INSTRUCTIONS TO FOLLOW:
In the forum thread, which three price targets does pixel give after buying back in?

There has been no banter on this one for a while. Considering the heavy background volume in May and a speeding ticket revealing no information, are we seeing a new trend back up after a double bottom at the point of one year lows or is it looking like another countertrend with an expiry not too far away? 
_Disclosure:_ I hold for technical reasons suitable to me.


----------



## pixel (26 July 2010)

It's Snake Pliskin said:


> There has been no banter on this one for a while. Considering the heavy background volume in May and a speeding ticket revealing no information, are we seeing a new trend back up after a double bottom at the point of one year lows or is it looking like another countertrend with an expiry not too far away?
> _Disclosure:_ I hold for technical reasons suitable to me.




you're not alone, SP
I started buying at the break on the 20th, but decided it'd be better to be a well-off coward than a broke daredevil - and sold last Friday.
As today's trading closed above previous resistance, I bought back in.
$7.12, $7.28, $7.52 are my next targets (but I'll take early profit again if resistance levels won't agree with me.)


----------



## It's Snake Pliskin (31 July 2010)

pixel said:


> you're not alone, SP
> I started buying at the break on the 20th, but decided it'd be better to be a well-off coward than a broke daredevil - and sold last Friday.
> As today's trading closed above previous resistance, I bought back in.
> $7.12, $7.28, $7.52 are my next targets (but I'll take early profit again if resistance levels won't agree with me.)



Hi Pixel,

With a good week of rises on this one, did you take a Friday sell opportunity again? It seems to have dropped a bit, which is ok, with a bit more volume than previous days this week. I see it as if Friday sellers offloaded some, perhaps. Interesting psychology why risk is not held over the weekend. I still hold.

GIVEN MATERIAL:
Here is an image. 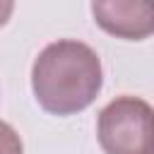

ANSWER TO THIS PROBLEM:
$7.12, $7.28 and $7.52.